LC: I have the feeling that this photographic excursion to the summit of the Buet enabled me to close a loop that had opened sixteen years before with the plan to highlight the creation of conclusive immersive experiences by trying to simplify the creation and presentation of works placing the observer at the centre of what can be seen. Since then, the Panoscope has developed to become a platform for creation and dissemination; the immersive dome of the Société des arts technologiques has been created and hosts cohorts of digital artists who bring to light their own forms of expression and meet their publics; finally, the photographic journal, which began with the discovery of Professor Nayar’s optical system and takes up the anamorphic principle invented by de Saussure, is being radically transformed with the multiplication of spherical and 3D capture devices that are coming out. In my immersive photography practice, I have now dropped static points of observation and am shifting toward the experience of an open space in which the observer, who becomes a visitor or even inhabitant, frames his or her own visual field in real time.

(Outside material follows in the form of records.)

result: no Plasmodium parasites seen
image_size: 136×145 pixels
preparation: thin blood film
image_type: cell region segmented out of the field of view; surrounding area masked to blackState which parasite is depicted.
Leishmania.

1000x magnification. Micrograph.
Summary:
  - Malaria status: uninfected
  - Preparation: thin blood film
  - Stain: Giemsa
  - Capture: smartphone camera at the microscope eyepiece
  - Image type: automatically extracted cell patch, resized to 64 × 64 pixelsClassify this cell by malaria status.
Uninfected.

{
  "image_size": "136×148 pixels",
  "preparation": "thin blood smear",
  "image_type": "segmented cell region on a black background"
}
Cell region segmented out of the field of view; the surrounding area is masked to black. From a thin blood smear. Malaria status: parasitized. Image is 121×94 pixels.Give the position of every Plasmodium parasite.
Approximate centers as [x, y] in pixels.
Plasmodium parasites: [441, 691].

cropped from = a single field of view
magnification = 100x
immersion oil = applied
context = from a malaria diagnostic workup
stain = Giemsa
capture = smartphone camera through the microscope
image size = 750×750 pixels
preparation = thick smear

I am particularly thrilled to have been accompanied inspired by Ms. Lambert in this exercise of returning to sources. The Sitegeist project brought out our common interest in the eighteenth century and the great transformations that continue to inform our actions. Like her, I like the idea that old traces hidden in contemporary expression add to the transformative power of an artwork. It’s not out of the question to think that the experience of immersion and participatory cultures typical of our era find their sources in the drawing by Horace-Bénédict de Saussure that has, to put it simply, reframed the observer’s position in the centre of his or her subjective experience of the world and become, in a way, the kernel of the modern subject. De Saussure thus invented the horizon, which seems today to be closing in around us at the same time as it is opening up to worlds of which he could not have even suspected the existence.
Luc Courchesne is a digital arts pioneer. From interactive portraits to immersive experience systems, he has created innovative and engaging works that have earned him prestigious awards such as the Grand Prize of the ICC Biennale in Tokyo in 1997 and the Award of Distinction at Ars Electronica in Linz, Austria, in 1999. His works are in major collections, including the ZKM Karlsruhe collection, and have featured in a hundred exhibitions around the world, including at the Museum of Modern Art in New York. He is the director of research at the Société des arts technologiques (SAT), an honorary professor at the Université de Montréal, and member of the Royal Canadian Academy of Arts. Courchesne is represented by Galerie Pierre-François Ouellette art contemporain. courchel.net
Jacques Doyon has been the editor-in-chief and director of Ciel variable since January 2000.